Chambre d’hôtes ou petit-déjeuner ? Le chevreuil équilibre l’alimentation et la sécurité en fonction de la phénologie des cultures – The Applied Ecologist


Noa Rigoudy et ses co-auteurs nous en parlent leur dernier ouvrage, soulignant comment l’ajustement comportemental peut atténuer les conséquences de la réduction des habitats naturels qui accompagne l’intensification de la production agricole. Cela a des implications pour comprendre comment les pratiques agricoles façonnent les compromis en matière de sécurité alimentaire de la faune sauvage vivant dans ces paysages hautement modifiés.

La faune dans les agroécosystèmes

Le cycle de vie des plantes (c’est-à-dire leur phénologie) influence la façon dont la nourriture est distribuée dans les paysages. Les animaux sauvages tentent de suivre ces changements dans l’espace et le temps et se déplacent en conséquence pour satisfaire leurs besoins quotidiens, comme manger ou se reposer.

Cependant, les habitats dans lesquels ils peuvent se nourrir ne sont pas toujours les meilleurs pour éviter les prédateurs… Les animaux équilibrent alors constamment leur temps entre manger et rester en sécurité dans différents habitats.

Les activités humaines, comme l’agriculture, ont a radicalement modifié la répartition des ressources alimentaires et la phénologie des plantes disponible pour les animaux sauvages sur Terre.

Exemple d’agroécosystème français composé d’une mosaïque de terres agricoles entrecoupées de haies clairsemées et de petites parcelles boisées © Noa Rigoudy

Les agroécosystèmes sont particulièrement emblématiques de ces altérations car ils représentent une mosaïque de terres agricoles (divisées en différentes parcelles de culture) et d’habitats plus « naturels » comme les bois, les haies ou les jachères, dans lesquels doivent naviguer les animaux sauvages.

Chaque culture peut représenter une ressource très différente en termes de nourriture ou de couvert et son rôle fonctionnel pour les animaux pourrait probablement changer au fur et à mesure de sa croissance.

Exemple du cycle de vie du blé : de l’émergence d’une plante petite et tendre, à une tige haute et sèche et enfin, à un chaume court après récolte avec des grains restant au sol © Noa Rigoudy

De nombreux paysages européens sont devenus des agroécosystèmes dans lesquels les humains et la faune sauvage coexistent, mais on sait peu de choses sur la manière dont la faune sauvage réagit aux changements dans la dynamique des cultures, notamment en ce qui concerne leur utilisation comme couverture potentielle.

Pratiques agricoles et comportement du chevreuil

Nous nous sommes demandés :

  • Les animaux sauvages suivent-ils les changements dans la phénologie des cultures et utilisent-ils les cultures à la fois comme nourriture et comme abri en fonction du type de culture et de ses différents stades de vie ?
  • Les cultures hautes sont-elles parfois utilisées comme habitats refuge et peuvent-elles remplacer le manque de couvert plus « naturel » dû aux activités agricoles ?

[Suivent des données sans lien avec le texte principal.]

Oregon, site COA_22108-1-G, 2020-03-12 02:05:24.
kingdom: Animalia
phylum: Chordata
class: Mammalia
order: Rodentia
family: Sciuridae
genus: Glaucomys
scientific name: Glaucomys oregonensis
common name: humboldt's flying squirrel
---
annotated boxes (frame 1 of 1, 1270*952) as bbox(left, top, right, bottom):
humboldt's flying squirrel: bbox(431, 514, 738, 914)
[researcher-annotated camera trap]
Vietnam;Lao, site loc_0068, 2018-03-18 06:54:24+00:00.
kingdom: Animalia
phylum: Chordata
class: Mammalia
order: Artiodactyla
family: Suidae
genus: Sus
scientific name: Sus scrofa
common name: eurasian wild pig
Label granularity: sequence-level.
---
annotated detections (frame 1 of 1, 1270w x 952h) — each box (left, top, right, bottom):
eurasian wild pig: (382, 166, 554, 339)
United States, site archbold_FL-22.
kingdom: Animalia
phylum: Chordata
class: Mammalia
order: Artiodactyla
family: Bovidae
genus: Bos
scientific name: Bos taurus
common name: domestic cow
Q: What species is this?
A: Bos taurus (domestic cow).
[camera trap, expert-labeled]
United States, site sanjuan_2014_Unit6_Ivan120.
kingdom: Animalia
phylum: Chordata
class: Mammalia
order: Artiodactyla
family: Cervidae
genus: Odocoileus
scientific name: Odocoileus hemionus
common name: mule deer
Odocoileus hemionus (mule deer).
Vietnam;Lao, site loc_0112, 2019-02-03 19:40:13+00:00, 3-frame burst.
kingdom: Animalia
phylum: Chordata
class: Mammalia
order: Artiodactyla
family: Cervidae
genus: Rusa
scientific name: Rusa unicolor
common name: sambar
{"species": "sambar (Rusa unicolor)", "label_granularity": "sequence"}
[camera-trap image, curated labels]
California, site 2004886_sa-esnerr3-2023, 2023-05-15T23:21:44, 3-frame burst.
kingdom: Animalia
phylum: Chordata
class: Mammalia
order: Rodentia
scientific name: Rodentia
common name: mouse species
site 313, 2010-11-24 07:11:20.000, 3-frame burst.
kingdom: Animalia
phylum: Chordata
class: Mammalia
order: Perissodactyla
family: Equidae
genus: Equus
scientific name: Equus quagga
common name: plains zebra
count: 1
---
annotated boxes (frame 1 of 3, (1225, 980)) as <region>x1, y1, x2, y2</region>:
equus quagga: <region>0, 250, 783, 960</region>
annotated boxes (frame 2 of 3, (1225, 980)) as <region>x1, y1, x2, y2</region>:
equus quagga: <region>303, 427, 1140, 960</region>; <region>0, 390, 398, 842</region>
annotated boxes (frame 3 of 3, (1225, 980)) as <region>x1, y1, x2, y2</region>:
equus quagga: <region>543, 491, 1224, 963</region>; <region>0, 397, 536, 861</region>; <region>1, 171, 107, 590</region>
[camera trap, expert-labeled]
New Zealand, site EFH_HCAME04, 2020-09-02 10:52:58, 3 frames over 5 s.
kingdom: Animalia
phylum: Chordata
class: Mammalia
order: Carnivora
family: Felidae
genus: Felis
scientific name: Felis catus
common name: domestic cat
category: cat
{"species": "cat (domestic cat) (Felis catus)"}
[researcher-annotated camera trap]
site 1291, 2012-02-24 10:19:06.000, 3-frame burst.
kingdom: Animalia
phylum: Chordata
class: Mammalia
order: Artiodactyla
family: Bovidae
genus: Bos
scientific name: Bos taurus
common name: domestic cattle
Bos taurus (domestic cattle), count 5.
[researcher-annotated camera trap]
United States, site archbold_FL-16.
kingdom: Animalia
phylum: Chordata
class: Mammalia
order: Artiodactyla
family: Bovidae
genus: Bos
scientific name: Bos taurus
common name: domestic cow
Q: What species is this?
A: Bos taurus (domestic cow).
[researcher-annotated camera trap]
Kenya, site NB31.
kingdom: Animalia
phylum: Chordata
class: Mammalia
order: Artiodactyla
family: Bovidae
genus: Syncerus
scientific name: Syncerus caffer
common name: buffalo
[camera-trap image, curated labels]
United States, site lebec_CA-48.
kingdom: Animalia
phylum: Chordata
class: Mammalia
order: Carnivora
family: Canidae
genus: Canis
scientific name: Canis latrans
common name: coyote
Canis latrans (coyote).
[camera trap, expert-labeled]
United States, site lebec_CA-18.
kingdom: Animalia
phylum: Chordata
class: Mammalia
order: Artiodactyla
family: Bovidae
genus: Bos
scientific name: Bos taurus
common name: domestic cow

Pour répondre à ces questions, nous avons étudié l’influence des changements anthropiques dans la phénologie des cultures sur les chevreuils femelles adultes européennes (Capréole capréole) comportement dans un agroécosystème français.

Nous avons évalué si les types de cultures courants (maïs, blé et prairies artificielles) étaient utilisés comme nourriture et/ou comme abri tout au long de leur cycle de vie, et si cela dépendait de la densité locale des habitats refuges « naturels ».

Un chevreuil mâle adulte équipé d’un collier GPS debout dans un champ de blé récolté © Bruno Lourtet

Pour ce faire, nous avons suivi le mouvement et surveillé l’activité des chevreuils, à l’aide de colliers GPS, et comparé ces données aux données environnementales enregistrant les types de cultures et les changements de leur phénologie.

Les cultures ont des rôles fonctionnels différents pour le chevreuil

Les chevreuils utilisent les cultures différemment et avec des niveaux d’activité différents selon le type de culture, son stade de vie et l’heure de la journée. Le blé et les prairies artificielles étaient préférentiellement utilisés la nuit uniquement au début et après la récolte, lorsque les chevreuils étaient très actifs, évocateurs d’une activité alimentaire. Au contraire, les chevreuils préfèrent utiliser le maïs pendant la journée lorsque celui-ci est suffisamment haut pour leur fournir un abri et lorsqu’ils sont moins actifs, ce qui indique qu’il est principalement utilisé comme refuge.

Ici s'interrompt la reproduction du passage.